> _Records for the task_:
::::::::

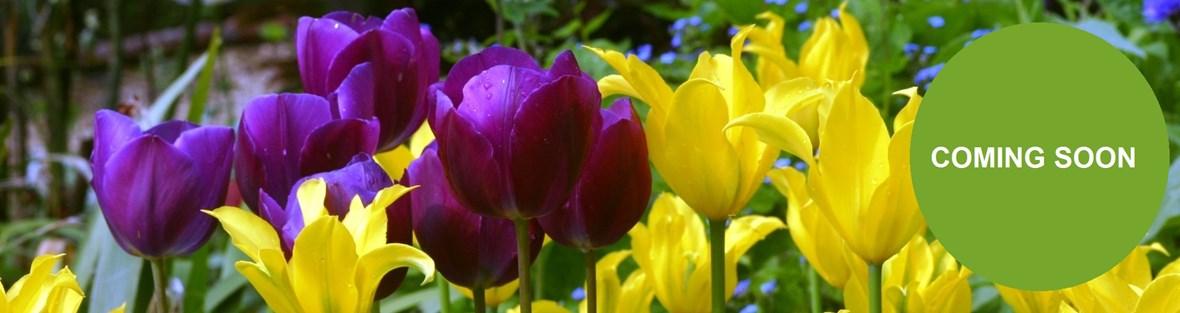 tulipa west point  img_1850 (97).jpg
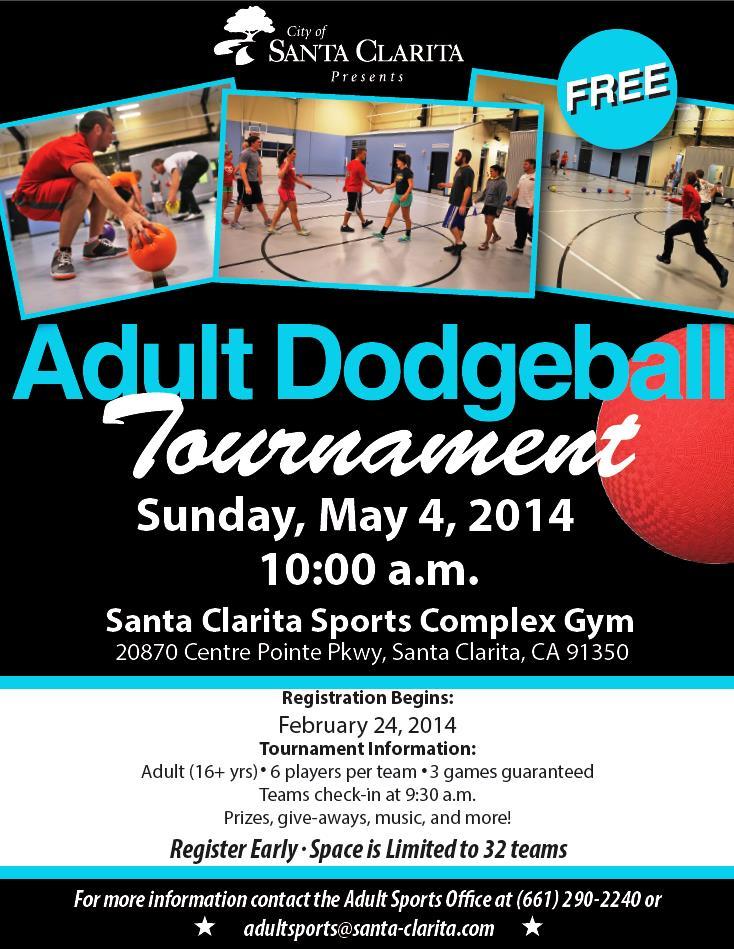 Adult Dodgeball 2014 Flyer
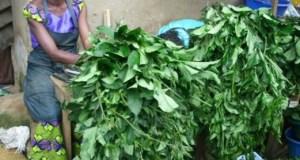 Vegetables-in-Nigeria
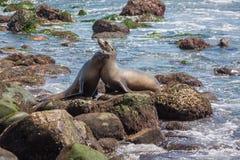 Otaries sur la plage Images libres de droits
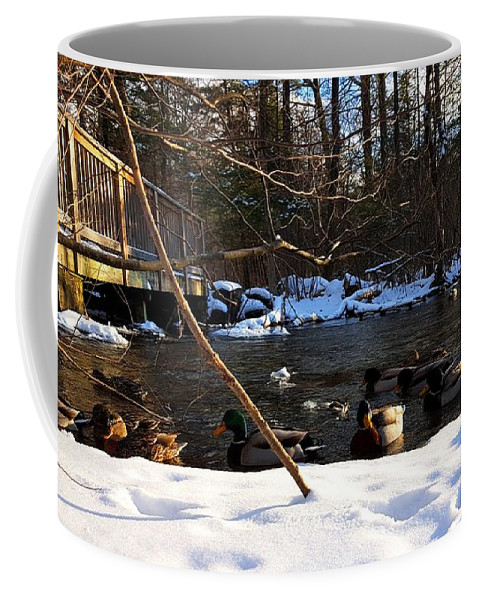 Duck Coffee Mug featuring the photograph Winter Ducks by Bill Tatarnic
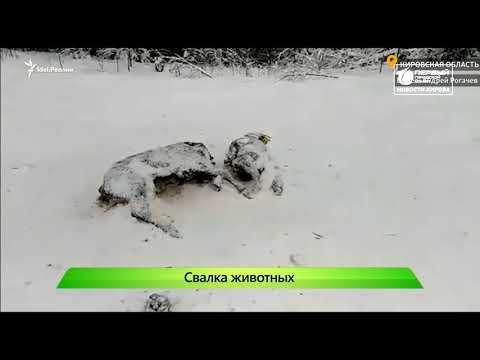 Нашли могильник с телятами  Новости Кирова 22 01 2020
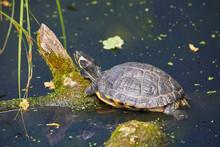 Beautiful Red-eared Turtle In The Sun.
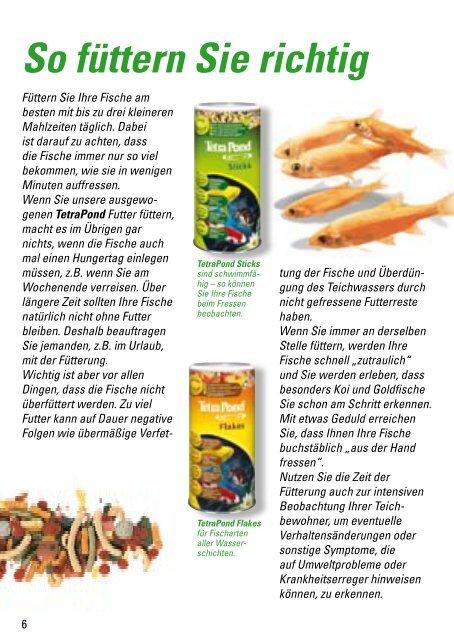 Teichfische und Futter Teichfische und Futter - Der Aquaristik-Laden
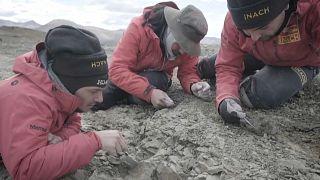 علماء في تشيلي يكتشفون ثدييات جديدة عاشت قبل 72 مليون سنة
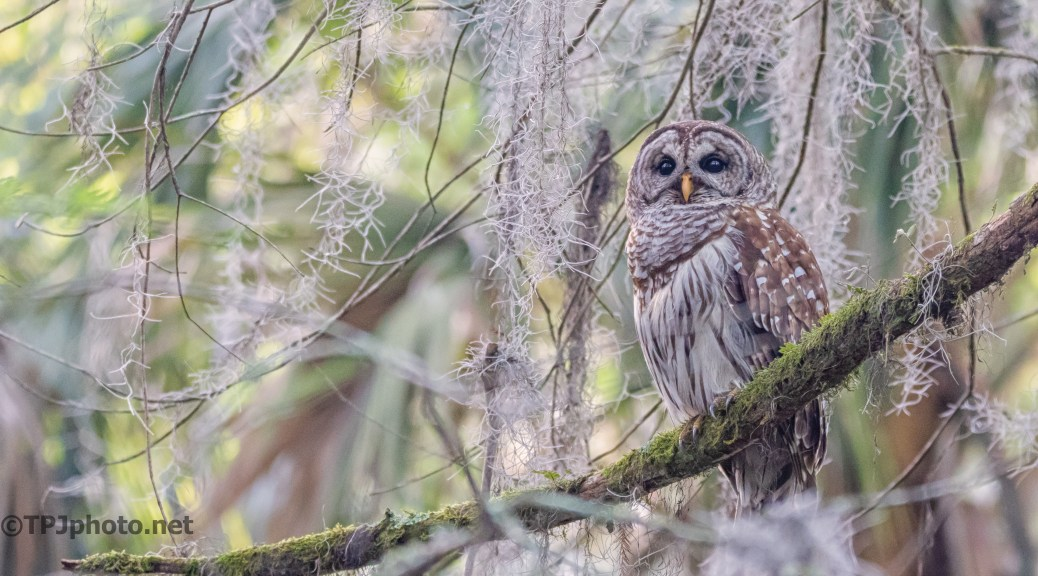 Barred Owl In Spanish Moss - click to enlarge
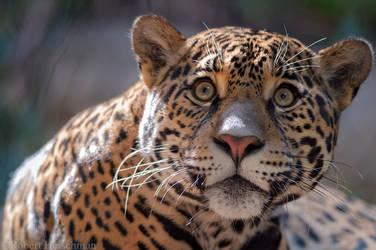 Jaguar 6390 by robbobert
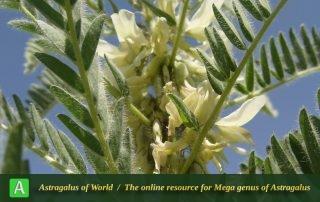 Astragalus retamocarpus - Photo by Mozaffarian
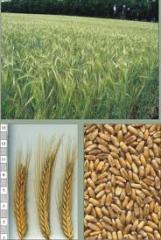 Пшеница с элеватора в житомирской обл. 6 кл. 1550 грн / т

::::::::

> _Task to carry out_:
Instructions for the copy: start at the first entry, stop after the line containing "Duck Coffee Mug", keep every line exact, and drop the pictures.

> _Output of the exercise_:
 tulipa west point  img_1850 (97).jpg
 Adult Dodgeball 2014 Flyer
 Vegetables-in-Nigeria
 Otaries sur la plage Images libres de droits
 Duck Coffee Mug featuring the photograph Winter Ducks by Bill Tatarnic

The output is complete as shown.